Warrnambool Cheese & Butter Factory, Bega Cheese
The Warrnambool Cheese & Butter Factory board will reportedly write to shareholders saying they will not recommend shareholders accept or reject the $319 million takeover offer from Bega Cheese until it releases its target statement.
That is due to land in mid-October, but the WCB board will perhaps give us a taste of what that might say with a suggestion that the Bega offer isn’t compelling value.
The Australian Financial Review understands that WCB will tell shareholders this week that the company’s earnings will improve significantly in 2013-14. That’s often part of the groundwork for rejecting a suitor on the grounds that the current offer doesn’t reflect its potential.
BHP Billiton, Rio Tinto, New Hope
Is New Hope needling the mining giants for a bargain, or are BHP Billiton and Rio Tinto asking too much for their unwanted coal assets?
That’s the obvious question following comments from outgoing New Hope chief executive Robert Neale, who’s widely respected for getting his company $2.45 billion for its New Saraji coal assets, which were purchased by BHP and Mitsubishi in 2008.
That was a bloody good price, even in those heady days.
Now the big miners are getting thrifty with their dosh and non-core assets are being put up for sale by the shipload.
Speaking to AAP, Neale argued that the fact no big coal mine sales in Australia have been done since this shift in mindset proves the sellers are asking too much.
“We always look at opportunities as they arise, however there still needs to be a reality attack on some of the valuations,” he told the newswire.
The observations from onlookers with an obvious conflict of interest always need to be taken with a grain of salt. New Hope has some money to spend and could be a buyer for some of the maligned coal assets in Australia. But it’s a buyer’s market.
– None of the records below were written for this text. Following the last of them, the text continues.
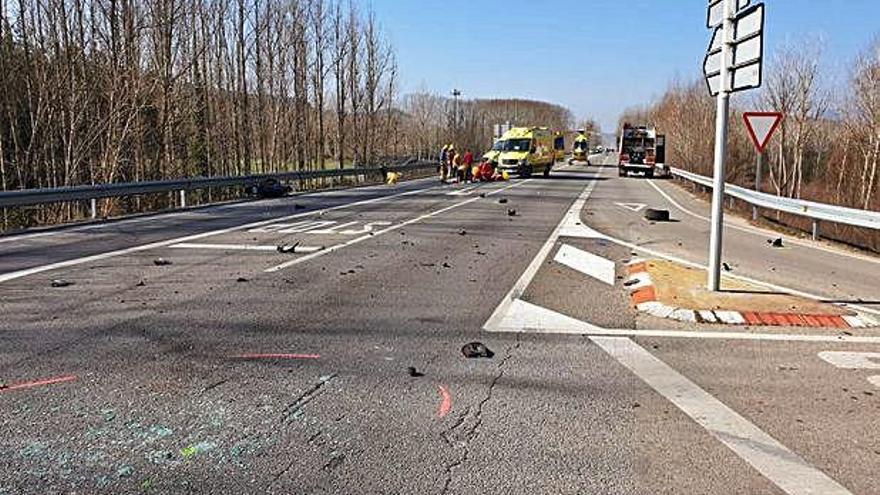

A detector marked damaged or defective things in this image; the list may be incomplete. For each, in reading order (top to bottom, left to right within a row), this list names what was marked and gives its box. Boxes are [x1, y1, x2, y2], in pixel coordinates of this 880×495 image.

crack in asphalt [436, 340, 520, 495]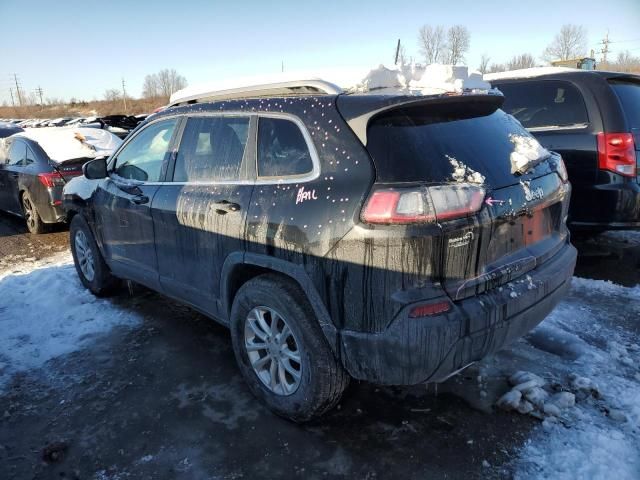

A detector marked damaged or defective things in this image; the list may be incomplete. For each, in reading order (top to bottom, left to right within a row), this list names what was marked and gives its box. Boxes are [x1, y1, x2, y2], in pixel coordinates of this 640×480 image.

parked damaged car [0, 127, 121, 232]
parked damaged car [62, 80, 576, 422]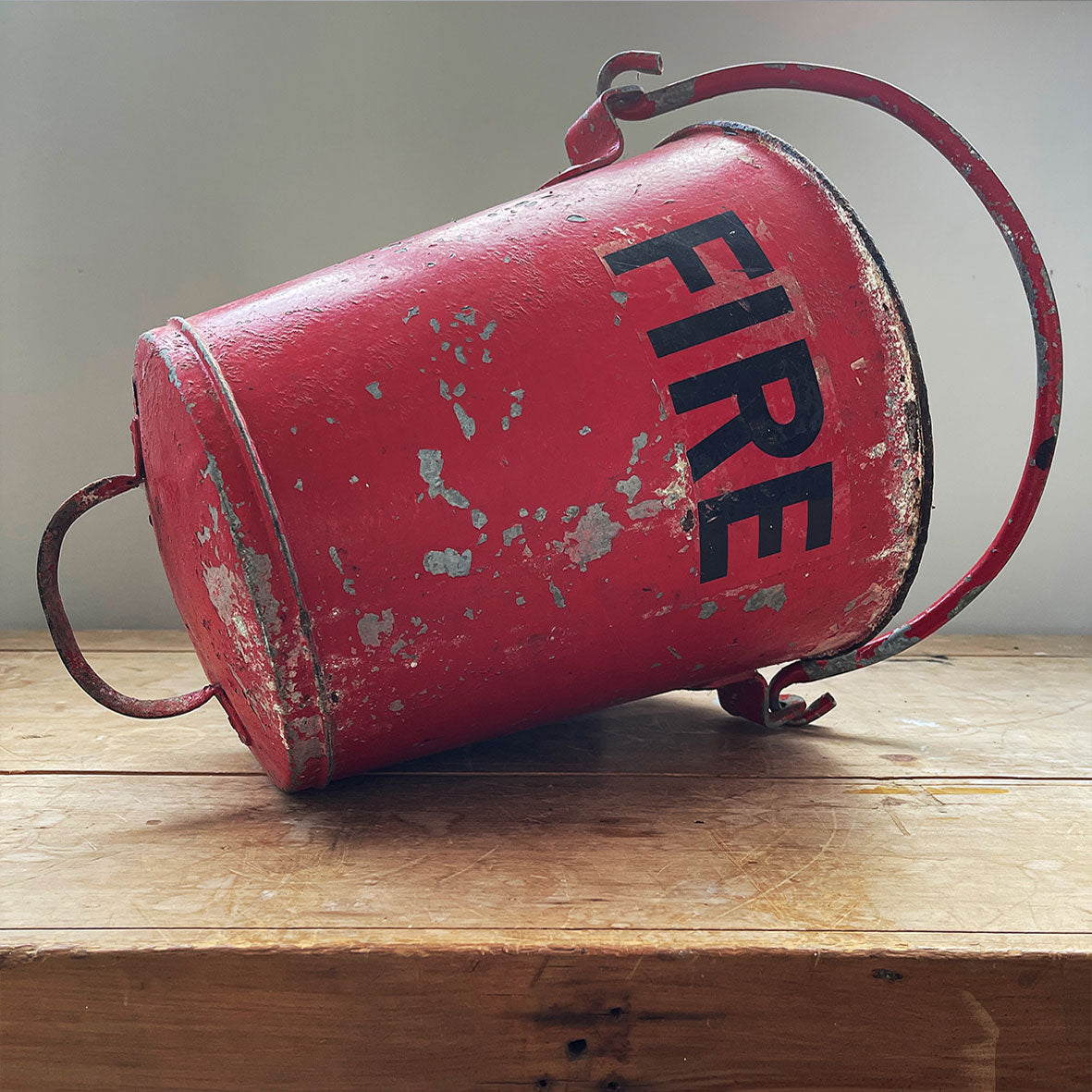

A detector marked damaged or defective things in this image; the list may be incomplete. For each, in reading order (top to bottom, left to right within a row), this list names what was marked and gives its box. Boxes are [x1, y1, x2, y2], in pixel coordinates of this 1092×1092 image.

peeling paint patch [454, 403, 475, 436]
chipped red paint [40, 53, 1057, 786]
peeling paint patch [417, 448, 469, 506]
peeling paint patch [616, 472, 637, 499]
peeling paint patch [629, 499, 659, 521]
peeling paint patch [563, 504, 624, 571]
peeling paint patch [421, 546, 469, 581]
peeling paint patch [550, 576, 568, 611]
peeling paint patch [742, 589, 786, 616]
peeling paint patch [356, 611, 395, 642]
On the flipside BHP, which is thought to be considering selling its Crinum mine, and Rio are not to be pushed around. If they want to wait to see coal prices improve a little before offloading assets, that’s their prerogative. If that scenario played out, values considered pricey today will be reasonable tomorrow.
Fortescue Metals Group
Iron ore miner Fortescue Metals Group has done yet another deal to lower its debt levels.
Andrew Forrest’s third force has spent $140 million to pay out holders of high interest preference shares that were issued during the global financial crisis.
They were steep. The preference stock, issued in September 2008, has a fixed coupon of 9 per cent and will be redeemed entirely on November 11.
This comes on the back of a $10 billion refinancing with its syndicate lenders and the successful closure of the highly lucrative notes to one of its founding supporters Leucadia National.
Private equity firm Ironbridge has reportedly appointed Morgan Stanley to run through refinancing and “potential strategic review” scenarios for Healthbridge, which is a smaller rival to recently listed Virtus Health.
And finally, Eden Energy has rekindled a terminated deal with London’s Shale Energy to offload its UK assets via a cash and scrip deal worth $19.3 million.
Eden will take a 29.9 per cent stake in Shale after spinning off its English and Welsh coal seam methane and shale gas portfolio into the British player.
The ASX-listed company’s shares spiked 27.3 per cent on the news. Not bad eh!!